▶ [REQUIRED ACTION]:
Go over the records and copy every line with the string "frames".

[Stored items from a collection]
################
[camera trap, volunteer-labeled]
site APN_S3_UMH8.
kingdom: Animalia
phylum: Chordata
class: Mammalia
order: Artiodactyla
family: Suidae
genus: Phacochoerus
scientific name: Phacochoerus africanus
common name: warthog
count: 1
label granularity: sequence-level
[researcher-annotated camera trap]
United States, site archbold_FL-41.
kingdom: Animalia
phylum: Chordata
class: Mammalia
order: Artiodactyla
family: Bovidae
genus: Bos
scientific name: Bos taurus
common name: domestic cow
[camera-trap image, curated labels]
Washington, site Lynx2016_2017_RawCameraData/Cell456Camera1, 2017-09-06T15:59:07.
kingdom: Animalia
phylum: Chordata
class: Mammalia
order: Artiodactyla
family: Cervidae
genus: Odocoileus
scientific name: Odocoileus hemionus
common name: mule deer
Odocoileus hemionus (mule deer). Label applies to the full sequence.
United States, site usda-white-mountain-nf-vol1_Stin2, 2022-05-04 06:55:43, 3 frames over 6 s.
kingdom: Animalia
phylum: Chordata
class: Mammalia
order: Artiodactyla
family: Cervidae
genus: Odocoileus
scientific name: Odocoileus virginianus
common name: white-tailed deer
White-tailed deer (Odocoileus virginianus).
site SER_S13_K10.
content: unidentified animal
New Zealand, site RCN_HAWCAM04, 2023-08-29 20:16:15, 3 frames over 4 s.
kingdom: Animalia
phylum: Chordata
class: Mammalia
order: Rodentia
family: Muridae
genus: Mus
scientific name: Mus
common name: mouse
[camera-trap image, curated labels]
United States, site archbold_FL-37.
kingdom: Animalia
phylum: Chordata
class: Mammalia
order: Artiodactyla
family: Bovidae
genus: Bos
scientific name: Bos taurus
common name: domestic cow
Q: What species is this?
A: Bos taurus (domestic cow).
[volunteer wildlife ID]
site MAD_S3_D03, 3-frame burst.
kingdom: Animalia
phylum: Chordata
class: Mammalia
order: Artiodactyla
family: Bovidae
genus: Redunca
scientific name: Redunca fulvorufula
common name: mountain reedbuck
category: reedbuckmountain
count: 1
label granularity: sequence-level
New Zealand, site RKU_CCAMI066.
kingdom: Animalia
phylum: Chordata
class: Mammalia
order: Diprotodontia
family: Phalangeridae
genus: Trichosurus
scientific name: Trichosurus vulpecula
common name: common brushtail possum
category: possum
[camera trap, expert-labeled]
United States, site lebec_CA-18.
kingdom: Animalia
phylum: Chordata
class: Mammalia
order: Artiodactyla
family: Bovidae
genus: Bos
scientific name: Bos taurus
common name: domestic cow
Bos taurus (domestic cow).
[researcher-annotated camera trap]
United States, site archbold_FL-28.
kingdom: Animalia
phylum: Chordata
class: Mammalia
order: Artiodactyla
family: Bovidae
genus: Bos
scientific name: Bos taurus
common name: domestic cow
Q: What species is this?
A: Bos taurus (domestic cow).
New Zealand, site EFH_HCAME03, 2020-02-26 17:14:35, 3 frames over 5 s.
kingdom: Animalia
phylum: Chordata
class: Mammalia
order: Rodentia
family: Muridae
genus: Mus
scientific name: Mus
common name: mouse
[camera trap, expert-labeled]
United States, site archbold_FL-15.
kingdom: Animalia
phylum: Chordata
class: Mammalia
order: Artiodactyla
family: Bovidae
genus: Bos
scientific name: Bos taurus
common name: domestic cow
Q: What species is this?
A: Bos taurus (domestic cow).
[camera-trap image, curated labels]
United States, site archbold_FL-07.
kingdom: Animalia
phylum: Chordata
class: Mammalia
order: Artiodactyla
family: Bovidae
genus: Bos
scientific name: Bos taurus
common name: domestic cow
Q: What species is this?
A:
################
▶ [REPLY TO THE TASK]:
United States, site usda-white-mountain-nf-vol1_Stin2, 2022-05-04 06:55:43, 3 frames over 6 s.
New Zealand, site RCN_HAWCAM04, 2023-08-29 20:16:15, 3 frames over 4 s.
New Zealand, site EFH_HCAME03, 2020-02-26 17:14:35, 3 frames over 5 s.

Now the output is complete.